§ Directions:
Return the passage of the article about designer Gianluca Saitto from "Fashion designer, tailor, sometimes" to "you worked with!", copied verbatim.

━━ Source ━━

THE CELEBRITIES’ DESIGNER GIANLUCA SAITTO OPENED US THE DOOR OF HIS ATELIER OF THE WONDERS
By: Fiammetta Cesana and Annarosa Laureti
In the art core of Milan city, the Brera district, it arises a place where fast fashion’s devilish seeds didn’t take root. Gianluca Saitto’s atelier is one of the last outposts of the Made in Italy’s creativity. For almost ten years the young designer loved by celebrities and Arabic princesses has been proudly carrying on his own anachronistic fashion idea, based on the beauty education. Welcoming us with a big smile into his fairy nest – “The atelier is in my image and likeness, everything you see, from furnitures to lamps, is so theatrical… It is a place that must be mine through and through” – he started telling about a world of ancient taste but projected to the future.
Fashion designer, tailor, sometimes psychologist too, for Gianluca Saitto what really matters is understanding “the sensibility of people in front of you, his or her personality and physicality”. Only by this you can create an harmonious blend between the dress and who’s wearing it.
“My mission is measuring my stylistic side with the celebrity’s identity and the potential messages that he/she wants to share with an album, concert ecc. I do this also with all the atelier’s clientele. I try to be always present in the atelier because the collection I make, rising from personal creative ideas, has be properly understood by the woman who gets into the shop”.
Fiammetta: It’s incredible how many strong personalities you worked with!
Gianluca: Yes, I paid my dues to get here. My first collaboration was with Gianna Nannini, then I’ve been working with Patty Pravo for six years with whom I worked also for the Festival di Sanremo, and then Loredana Bertè…
F: How is working with these stars?
G: You really need psychology. I like saying that first of all they are humans as all of us. What they have isa different, very strong creative flair. They know what they want to communicate and, sometimes, even what they want to wear. My job is just to try to act like a psychologist. Obviously if I just stand out I would never manage to make the right trait d’union. However I can suggest them. They teach me something and viceversa. In this way we create a friendship that for me is fundamental. I could never have a collaboration with an artist with whom there is no feeling. When there’s no harmony things are terrible.

━━━
━━ Listed entries ━━

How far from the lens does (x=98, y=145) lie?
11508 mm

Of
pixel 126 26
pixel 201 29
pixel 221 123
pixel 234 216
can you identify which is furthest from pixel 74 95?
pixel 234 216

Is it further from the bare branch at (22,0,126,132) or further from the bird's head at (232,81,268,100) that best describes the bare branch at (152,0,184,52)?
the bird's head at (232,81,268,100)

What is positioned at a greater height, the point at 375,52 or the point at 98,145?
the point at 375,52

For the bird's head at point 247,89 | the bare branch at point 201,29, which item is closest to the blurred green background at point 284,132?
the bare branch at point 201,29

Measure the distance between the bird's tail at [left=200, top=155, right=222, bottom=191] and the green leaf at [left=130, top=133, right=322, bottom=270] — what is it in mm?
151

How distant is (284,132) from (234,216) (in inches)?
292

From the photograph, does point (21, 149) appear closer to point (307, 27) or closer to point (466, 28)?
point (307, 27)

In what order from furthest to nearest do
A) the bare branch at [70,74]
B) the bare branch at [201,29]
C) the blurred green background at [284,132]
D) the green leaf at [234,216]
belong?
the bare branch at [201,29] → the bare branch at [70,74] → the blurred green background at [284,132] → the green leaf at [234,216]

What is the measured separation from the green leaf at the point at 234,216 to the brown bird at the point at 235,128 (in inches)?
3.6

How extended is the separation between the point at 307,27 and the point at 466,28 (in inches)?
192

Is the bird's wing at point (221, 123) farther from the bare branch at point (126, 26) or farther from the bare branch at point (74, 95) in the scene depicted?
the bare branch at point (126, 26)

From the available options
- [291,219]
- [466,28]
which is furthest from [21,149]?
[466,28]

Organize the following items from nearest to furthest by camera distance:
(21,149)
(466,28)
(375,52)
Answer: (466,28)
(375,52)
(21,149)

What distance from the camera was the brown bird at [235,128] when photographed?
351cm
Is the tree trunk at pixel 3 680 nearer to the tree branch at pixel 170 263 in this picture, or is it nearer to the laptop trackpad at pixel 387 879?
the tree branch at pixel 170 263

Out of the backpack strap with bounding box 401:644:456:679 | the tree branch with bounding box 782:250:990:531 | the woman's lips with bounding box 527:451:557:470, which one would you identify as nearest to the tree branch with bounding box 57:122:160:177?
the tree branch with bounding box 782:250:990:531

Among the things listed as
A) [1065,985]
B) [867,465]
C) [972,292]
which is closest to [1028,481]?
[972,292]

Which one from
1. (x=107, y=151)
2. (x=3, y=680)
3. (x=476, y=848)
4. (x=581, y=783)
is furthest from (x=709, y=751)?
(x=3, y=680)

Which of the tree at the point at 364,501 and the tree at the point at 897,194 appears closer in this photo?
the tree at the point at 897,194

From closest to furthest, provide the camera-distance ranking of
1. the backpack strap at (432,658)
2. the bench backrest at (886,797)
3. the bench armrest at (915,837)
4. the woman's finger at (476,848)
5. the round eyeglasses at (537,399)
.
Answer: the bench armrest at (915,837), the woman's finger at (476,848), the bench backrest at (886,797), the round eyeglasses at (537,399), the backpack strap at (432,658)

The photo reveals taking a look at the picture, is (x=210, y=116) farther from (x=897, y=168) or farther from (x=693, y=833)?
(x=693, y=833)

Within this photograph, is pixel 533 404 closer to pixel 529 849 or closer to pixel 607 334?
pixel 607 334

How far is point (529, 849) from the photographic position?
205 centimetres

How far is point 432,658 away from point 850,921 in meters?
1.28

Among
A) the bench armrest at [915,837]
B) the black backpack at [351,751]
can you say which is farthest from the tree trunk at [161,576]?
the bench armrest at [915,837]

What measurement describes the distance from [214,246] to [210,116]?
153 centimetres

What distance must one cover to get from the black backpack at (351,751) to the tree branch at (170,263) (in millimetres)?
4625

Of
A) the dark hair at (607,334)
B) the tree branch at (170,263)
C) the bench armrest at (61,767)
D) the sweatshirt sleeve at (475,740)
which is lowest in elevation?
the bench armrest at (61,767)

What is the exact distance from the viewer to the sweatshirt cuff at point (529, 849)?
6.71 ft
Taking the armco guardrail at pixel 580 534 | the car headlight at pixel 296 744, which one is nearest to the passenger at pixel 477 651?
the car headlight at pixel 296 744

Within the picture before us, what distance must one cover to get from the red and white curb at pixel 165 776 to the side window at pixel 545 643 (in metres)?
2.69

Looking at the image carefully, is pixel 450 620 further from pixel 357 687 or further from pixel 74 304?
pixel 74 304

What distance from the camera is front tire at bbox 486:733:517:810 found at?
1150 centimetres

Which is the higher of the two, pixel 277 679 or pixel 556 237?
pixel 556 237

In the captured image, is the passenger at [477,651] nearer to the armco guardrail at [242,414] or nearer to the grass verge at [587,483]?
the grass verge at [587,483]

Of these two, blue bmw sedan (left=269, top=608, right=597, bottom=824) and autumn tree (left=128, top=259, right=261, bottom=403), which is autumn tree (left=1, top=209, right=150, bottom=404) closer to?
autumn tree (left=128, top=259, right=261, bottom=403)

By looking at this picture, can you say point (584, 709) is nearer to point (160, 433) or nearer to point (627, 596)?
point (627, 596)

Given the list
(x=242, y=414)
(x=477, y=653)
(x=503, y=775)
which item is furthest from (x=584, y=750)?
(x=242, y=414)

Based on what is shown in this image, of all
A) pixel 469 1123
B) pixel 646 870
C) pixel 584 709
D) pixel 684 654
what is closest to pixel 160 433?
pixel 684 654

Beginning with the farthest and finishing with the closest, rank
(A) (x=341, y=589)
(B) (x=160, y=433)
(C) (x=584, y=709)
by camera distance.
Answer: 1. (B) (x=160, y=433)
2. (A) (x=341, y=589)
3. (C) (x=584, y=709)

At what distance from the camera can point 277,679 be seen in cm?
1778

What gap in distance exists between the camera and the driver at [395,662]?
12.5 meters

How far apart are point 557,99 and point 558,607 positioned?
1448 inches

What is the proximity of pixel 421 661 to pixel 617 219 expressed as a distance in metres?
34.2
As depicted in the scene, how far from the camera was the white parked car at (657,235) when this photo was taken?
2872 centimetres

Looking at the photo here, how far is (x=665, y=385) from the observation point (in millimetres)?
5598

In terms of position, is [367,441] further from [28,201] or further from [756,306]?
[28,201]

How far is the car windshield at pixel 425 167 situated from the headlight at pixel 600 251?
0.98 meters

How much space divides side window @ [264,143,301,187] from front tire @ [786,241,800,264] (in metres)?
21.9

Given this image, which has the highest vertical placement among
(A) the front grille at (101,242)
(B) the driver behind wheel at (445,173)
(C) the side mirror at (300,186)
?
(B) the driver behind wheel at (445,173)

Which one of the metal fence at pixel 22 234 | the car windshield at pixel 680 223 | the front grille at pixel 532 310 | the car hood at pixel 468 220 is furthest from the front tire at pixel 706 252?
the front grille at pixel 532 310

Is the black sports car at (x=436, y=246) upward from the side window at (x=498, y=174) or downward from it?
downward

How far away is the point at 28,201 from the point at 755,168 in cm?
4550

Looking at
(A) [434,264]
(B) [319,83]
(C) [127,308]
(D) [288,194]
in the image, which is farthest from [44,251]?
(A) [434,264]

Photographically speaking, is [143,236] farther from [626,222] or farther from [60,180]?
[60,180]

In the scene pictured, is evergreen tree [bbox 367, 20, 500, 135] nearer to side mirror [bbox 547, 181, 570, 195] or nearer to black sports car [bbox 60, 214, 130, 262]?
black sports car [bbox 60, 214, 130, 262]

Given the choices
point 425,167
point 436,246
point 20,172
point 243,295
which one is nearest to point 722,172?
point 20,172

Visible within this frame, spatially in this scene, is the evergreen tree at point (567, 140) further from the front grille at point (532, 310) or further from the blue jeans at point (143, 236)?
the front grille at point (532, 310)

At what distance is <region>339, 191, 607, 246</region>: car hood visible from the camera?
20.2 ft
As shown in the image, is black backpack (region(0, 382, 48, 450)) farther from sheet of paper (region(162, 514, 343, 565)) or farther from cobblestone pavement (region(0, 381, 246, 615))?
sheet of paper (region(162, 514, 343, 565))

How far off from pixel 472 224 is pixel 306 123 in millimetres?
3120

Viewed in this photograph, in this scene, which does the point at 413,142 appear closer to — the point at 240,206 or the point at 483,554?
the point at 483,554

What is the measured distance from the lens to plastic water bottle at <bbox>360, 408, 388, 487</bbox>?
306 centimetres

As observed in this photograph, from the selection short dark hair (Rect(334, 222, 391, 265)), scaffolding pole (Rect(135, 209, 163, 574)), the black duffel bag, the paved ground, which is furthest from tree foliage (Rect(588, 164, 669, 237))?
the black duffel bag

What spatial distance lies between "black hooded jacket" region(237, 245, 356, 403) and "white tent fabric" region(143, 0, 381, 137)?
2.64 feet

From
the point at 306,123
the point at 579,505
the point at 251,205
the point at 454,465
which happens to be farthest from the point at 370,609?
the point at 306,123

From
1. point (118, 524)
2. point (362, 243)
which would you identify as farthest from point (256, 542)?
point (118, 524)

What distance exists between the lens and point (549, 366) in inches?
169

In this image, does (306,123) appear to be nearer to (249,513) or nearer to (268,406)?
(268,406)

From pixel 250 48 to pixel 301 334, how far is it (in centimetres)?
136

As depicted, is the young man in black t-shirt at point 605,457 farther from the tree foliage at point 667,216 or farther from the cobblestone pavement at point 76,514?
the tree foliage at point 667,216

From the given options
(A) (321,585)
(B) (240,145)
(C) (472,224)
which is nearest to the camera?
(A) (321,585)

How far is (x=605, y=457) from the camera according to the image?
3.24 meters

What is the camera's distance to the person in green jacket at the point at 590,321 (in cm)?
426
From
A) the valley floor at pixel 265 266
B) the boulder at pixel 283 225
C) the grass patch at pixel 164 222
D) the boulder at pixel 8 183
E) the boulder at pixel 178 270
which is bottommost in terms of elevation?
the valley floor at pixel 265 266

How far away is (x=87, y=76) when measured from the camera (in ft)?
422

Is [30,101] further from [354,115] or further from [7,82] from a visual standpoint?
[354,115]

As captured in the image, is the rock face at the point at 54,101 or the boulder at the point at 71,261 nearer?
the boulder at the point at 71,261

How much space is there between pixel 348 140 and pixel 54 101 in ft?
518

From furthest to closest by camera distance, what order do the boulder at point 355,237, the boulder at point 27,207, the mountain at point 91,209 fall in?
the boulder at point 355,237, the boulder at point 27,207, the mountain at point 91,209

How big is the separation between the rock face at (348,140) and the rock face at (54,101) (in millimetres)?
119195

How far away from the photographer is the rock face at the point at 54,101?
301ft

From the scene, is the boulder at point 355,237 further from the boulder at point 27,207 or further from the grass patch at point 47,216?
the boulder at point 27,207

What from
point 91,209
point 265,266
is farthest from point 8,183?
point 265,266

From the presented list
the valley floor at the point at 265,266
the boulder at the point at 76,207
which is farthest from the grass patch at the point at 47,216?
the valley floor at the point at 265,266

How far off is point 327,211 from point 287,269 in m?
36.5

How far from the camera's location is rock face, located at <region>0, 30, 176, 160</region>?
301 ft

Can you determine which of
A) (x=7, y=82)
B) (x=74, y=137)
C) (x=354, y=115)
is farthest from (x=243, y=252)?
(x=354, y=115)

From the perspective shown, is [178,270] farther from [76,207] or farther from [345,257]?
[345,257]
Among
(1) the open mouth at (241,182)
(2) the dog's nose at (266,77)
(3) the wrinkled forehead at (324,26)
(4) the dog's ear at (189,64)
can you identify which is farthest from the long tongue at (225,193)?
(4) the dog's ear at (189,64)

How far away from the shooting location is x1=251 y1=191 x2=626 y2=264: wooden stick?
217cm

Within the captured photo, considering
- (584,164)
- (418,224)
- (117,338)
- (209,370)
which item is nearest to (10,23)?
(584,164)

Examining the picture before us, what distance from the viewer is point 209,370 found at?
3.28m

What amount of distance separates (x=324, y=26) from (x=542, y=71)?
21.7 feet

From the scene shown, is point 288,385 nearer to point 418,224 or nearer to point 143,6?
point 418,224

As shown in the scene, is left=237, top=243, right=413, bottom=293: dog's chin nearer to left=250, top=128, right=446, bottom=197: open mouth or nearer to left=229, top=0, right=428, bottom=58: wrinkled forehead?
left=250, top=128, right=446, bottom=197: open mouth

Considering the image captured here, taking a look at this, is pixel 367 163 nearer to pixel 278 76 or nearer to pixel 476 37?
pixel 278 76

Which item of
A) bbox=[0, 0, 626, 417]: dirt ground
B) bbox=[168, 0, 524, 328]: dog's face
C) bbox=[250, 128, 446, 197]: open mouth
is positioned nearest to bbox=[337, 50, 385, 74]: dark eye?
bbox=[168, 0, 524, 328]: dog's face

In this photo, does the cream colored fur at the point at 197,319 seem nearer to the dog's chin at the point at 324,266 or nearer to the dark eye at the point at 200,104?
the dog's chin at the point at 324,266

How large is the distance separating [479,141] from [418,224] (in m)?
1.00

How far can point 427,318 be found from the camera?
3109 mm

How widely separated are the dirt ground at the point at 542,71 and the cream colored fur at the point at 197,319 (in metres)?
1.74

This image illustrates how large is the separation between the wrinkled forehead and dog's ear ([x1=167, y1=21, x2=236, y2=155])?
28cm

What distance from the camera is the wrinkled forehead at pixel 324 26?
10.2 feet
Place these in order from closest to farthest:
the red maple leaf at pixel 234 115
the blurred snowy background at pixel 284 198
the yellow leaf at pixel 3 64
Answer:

━━━

§ Response to this task:
Fashion designer, tailor, sometimes psychologist too, for Gianluca Saitto what really matters is understanding “the sensibility of people in front of you, his or her personality and physicality”. Only by this you can create an harmonious blend between the dress and who’s wearing it.
“My mission is measuring my stylistic side with the celebrity’s identity and the potential messages that he/she wants to share with an album, concert ecc. I do this also with all the atelier’s clientele. I try to be always present in the atelier because the collection I make, rising from personal creative ideas, has be properly understood by the woman who gets into the shop”.
Fiammetta: It’s incredible how many strong personalities you worked with!